[Start TEXT PASSAGE]
Sql-server – Attempts to reclaim unused space causes the used space to increase significantly in SQL Server

indexsql serversql-server-2017storage

I have a table in a production database that has a size of 525 GB, of which 383 GB is unused:

Unused Space

I'd like to reclaim some of this space, but, before messing with the production DB, I'm testing some strategies on an identical table in a test DB with less data. This table has a similar problem:

Unused Space

Some information about the table:

  • The fill factor is set to 0
  • There are about 30 columns
  • One of the columns is a LOB of type image, and it's storing files that range in size from a few KB to several hundred MB
  • The table does not have any hypothetical indexes associated with it

The Server is running SQL Server 2017 (RTM-GDR) (KB4505224) – 14.0.2027.2 (X64). The database is using the SIMPLE recovery model.

Some things I've tried:

  • Rebuilding the indexes: ALTER INDEX ALL ON dbo.MyTable REBUILD. This had a negligible impact.
  • Reorganizing the indexes: ALTER INDEX ALL ON dbo.MyTable REORGANIZE WITH(LOB_COMPACTION = ON). This had a negligible impact.
[End TEXT PASSAGE]
[Start SUPPLIED DATA]
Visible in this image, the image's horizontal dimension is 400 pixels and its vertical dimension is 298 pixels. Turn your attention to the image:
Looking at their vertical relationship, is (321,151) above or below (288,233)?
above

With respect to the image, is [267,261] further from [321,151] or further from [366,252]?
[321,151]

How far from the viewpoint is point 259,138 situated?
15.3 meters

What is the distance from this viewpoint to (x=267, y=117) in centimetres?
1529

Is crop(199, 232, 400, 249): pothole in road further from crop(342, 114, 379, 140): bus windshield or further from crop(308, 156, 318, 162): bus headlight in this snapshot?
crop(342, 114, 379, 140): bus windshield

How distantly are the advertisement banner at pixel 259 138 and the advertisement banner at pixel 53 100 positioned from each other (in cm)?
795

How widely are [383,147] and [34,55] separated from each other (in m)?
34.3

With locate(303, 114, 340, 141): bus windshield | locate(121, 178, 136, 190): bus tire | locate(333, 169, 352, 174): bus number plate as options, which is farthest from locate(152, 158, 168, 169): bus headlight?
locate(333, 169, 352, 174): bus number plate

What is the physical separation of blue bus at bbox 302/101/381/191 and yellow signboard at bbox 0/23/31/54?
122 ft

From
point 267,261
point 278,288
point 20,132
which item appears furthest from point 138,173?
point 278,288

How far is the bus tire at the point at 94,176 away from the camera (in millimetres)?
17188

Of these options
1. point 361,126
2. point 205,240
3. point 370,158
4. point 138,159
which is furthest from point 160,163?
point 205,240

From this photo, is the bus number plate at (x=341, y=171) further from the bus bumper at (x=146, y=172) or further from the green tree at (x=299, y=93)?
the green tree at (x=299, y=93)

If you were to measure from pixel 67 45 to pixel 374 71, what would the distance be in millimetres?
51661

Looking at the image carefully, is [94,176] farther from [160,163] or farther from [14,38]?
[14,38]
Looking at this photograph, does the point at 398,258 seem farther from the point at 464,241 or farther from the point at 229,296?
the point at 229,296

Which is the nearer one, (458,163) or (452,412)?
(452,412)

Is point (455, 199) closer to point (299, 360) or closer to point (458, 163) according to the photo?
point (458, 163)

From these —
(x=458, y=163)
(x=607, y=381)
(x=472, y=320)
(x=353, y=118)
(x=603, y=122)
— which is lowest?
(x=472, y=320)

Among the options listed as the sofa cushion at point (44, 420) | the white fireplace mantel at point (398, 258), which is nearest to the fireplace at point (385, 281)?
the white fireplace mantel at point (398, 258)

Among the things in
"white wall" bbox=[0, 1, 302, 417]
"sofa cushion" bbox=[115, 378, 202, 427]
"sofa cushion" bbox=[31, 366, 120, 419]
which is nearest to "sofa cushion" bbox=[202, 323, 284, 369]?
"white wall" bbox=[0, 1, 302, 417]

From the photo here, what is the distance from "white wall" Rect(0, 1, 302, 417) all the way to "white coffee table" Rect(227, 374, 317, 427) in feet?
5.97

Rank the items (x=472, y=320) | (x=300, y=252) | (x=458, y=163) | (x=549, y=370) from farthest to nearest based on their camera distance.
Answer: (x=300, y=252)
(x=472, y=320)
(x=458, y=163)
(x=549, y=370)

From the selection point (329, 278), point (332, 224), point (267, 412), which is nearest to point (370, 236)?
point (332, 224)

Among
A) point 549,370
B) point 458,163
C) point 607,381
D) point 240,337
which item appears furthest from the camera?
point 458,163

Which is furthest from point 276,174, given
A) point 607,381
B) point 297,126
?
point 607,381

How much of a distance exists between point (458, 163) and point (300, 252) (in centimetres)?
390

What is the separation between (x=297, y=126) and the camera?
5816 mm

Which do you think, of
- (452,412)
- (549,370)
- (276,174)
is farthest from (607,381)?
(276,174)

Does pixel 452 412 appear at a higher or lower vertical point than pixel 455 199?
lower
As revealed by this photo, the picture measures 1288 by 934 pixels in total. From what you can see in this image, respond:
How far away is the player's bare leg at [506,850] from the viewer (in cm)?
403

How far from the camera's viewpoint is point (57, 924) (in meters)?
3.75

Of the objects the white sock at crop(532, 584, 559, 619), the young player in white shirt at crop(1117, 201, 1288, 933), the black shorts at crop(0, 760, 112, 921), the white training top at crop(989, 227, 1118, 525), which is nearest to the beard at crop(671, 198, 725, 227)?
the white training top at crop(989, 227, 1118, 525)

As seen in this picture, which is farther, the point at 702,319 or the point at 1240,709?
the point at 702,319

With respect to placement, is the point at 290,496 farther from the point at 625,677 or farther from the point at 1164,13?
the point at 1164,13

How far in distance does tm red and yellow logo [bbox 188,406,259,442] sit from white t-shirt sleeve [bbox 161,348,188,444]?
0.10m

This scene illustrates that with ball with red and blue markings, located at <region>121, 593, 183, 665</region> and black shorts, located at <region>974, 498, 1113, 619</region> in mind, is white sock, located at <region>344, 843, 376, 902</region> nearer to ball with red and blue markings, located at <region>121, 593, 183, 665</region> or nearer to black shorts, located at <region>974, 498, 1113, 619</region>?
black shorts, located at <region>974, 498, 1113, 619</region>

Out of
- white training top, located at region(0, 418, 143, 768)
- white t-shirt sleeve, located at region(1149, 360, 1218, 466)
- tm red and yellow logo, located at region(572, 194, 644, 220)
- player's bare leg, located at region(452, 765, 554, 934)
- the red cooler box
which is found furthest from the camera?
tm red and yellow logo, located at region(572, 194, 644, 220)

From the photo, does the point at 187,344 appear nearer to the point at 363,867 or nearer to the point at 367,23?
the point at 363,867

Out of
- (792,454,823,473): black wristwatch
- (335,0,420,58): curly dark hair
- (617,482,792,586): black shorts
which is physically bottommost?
[End SUPPLIED DATA]
▶ _EXERCISE REQUIREMENTS_
(1) According to the SQL Server thread, which recovery model does the database use?
(2) State only the number of lines in the rows that contain the string "tree".
The SQL Server thread and the rows are unrelated material.

▶ _THE SOLUTIONS_
(1) The SIMPLE recovery model.

(2) 2